I recently thought I was ordering Potatoes Not Prozac, received Little Sugar Addicts instead but decided to read it even though my child-rearing years are long gone (and let's hope they don't come again for some reason when I'm in my dotage :!: )
My dear friend and co-worker has a 10-year old daughter who has behaviors that are nearly blow-by-blow descriptions of those in Katherine's book. However, after much discussion, we correlated these crashes not to food, but to the girl's long-distance telephone conversations with her father. My friend left him when the child was an infant because of life-threatening abuse, but she still must allow contact, visitation, etc.
When the girl got home from an 8-week visit at the end of August, she had a series of tantrums over several days, one of which lasted for HOURS.
She and her mom have been going to counseling since September, but the outbursts continue.
My very non-professional opinion is when talking to her father, the girl is experiencing a flight-fight-or-freeze situation, a huge adrenaline dump into her bloodsteam along with all the hormones/chemicals that get triggered by that, some of which are also implicated in sugar rushes. If that's the case, it's not hard to see that a crash isn't far behind.
At this point, not much can be done about contact with the father - if the child doesn't speak to him when he calls, he phones continually until she does talk with him.
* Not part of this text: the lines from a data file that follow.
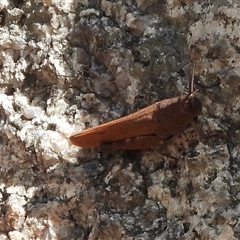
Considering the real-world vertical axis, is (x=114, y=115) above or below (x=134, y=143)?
above

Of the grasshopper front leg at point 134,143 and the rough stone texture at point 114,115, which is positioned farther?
the grasshopper front leg at point 134,143

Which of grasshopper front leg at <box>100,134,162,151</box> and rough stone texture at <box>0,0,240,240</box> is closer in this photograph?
rough stone texture at <box>0,0,240,240</box>

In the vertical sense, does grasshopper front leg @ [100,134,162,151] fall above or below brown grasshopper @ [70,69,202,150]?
below

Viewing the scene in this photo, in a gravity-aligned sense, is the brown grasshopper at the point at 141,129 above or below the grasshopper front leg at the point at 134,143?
above
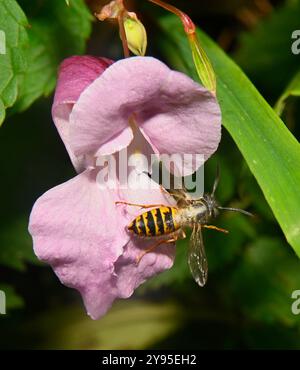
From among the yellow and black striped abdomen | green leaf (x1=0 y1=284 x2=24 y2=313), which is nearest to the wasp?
the yellow and black striped abdomen

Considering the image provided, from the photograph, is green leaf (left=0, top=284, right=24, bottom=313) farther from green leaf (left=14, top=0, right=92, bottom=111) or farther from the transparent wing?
the transparent wing

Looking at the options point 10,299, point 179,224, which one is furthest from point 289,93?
point 10,299

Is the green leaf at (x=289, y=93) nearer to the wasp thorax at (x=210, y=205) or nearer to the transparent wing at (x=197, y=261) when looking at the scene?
the wasp thorax at (x=210, y=205)

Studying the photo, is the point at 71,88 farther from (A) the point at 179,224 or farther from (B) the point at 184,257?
(B) the point at 184,257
He's done cute stuff, like threaten suicide because she let him down in some minor matter, etc.
Hopefully the counselling will help and eventually a case be built to overturn his visitation rights, or she'll survive for a few more years until she gets to decide for herself.
Right now, she's also involved in dance and gymnastics, so she's getting some good physical workouts.
Her mom is reading Little Sugar Addicts, at least as soon as I'm done with it, already buys/uses very little sugar products, etc. but is there anything you can think of that might be done nutritionally to help this child through these always unpredictably-timed calls and their fallout? - hand her a piece of cheese or a boiled egg while she talks to him? Dose her with valerian as soon as the phone rings?
It's very painful to watch the toll this is taking on an otherwise well-functioning family and I think my friend would quickly try to implement any suggestions to help make the situation better.